Diese drei Termine fallen in drei verschiedene Geschäftsjahre – schließlich laufen diese auch hier von April bis März. Vom FY 22/23 (RTX 4090) über das FY 23/24 (RTX 4080 Super) bis zum frisch beendeten FY 24/25 (RTX 5090) hatte Nvidia also zu jedem Geschäftsjahr ein neues High-End-Produkt auf Lager.

Oder andersherum gesagt: Nvidia wollte oder konnte es sich möglicherweise nicht leisten, das obere Ende der Blackwell-Generation weiter hinauszuzögern. Die RTX 5090 sollte vor Abschluss des Geschäftsjahres herausgebracht werden; koste es, was es wolle.

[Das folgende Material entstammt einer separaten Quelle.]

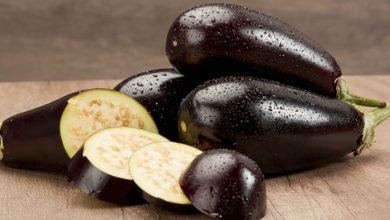 خواص بادمجان برای پیشگیری از بیماریها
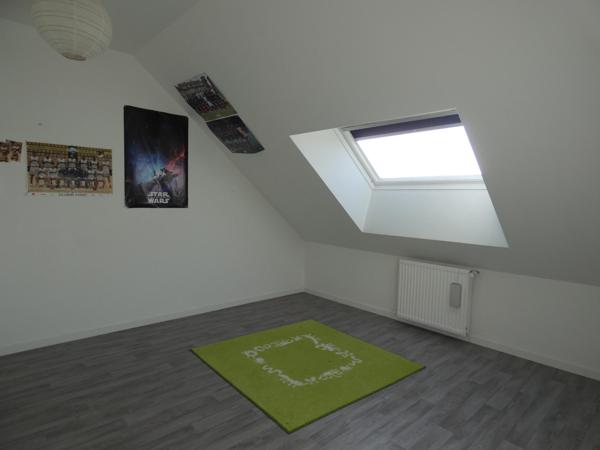 Maison à ECOUVES, 61250 - 6 pièces 155m²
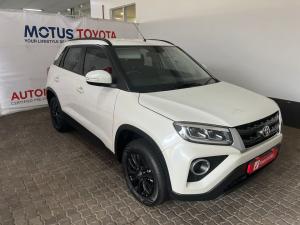 Toyota Urban Cruiser 1.5 XR - Image 1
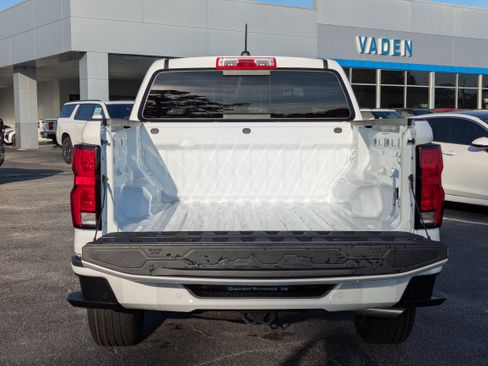 New 2026 Chevrolet Colorado LT image 7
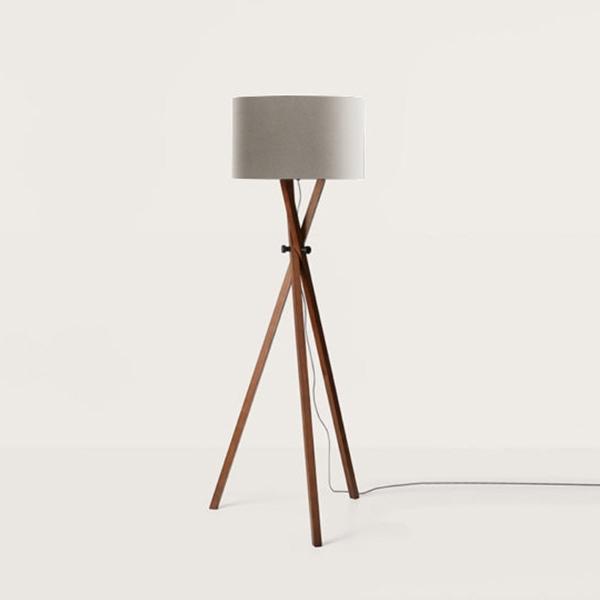 Торшер Aromas del Campo Cot 101064
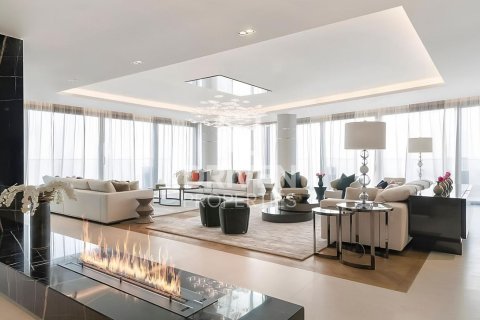 بانتهاوس في W Residences, نخلة جميرا, دبي 4 غرف نوم, 761 م² رقم 66095 - صورة 3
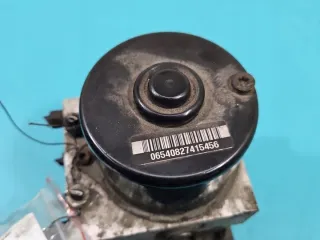 13213610 IMPRK1377056, Блок ABS Opel Astra H Арт e10537371, вид 3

Klar, das Geschäft mit der Künstlichen Intelligenz hat bei Nvidia schon längst eine übergeordnete Rolle inne, die Umsatzzahlen belegen das.

Aber Anlegern lässt sich eine zusätzliche positive Botschaft übermitteln, wenn man zeitgleich »und im x-ten Jahr in Folge haben wir die beste Gaming-Grafikkarte herausgebracht« sagen kann.

Es hat im Kontext der RTX 5000 definitiv eine positive Entwicklung stattgefunden, versteht mich nicht falsch. Mit diesem faden Beigeschmack reicht sie nur lange nicht aus, um mich mit ihr versöhnen zu können.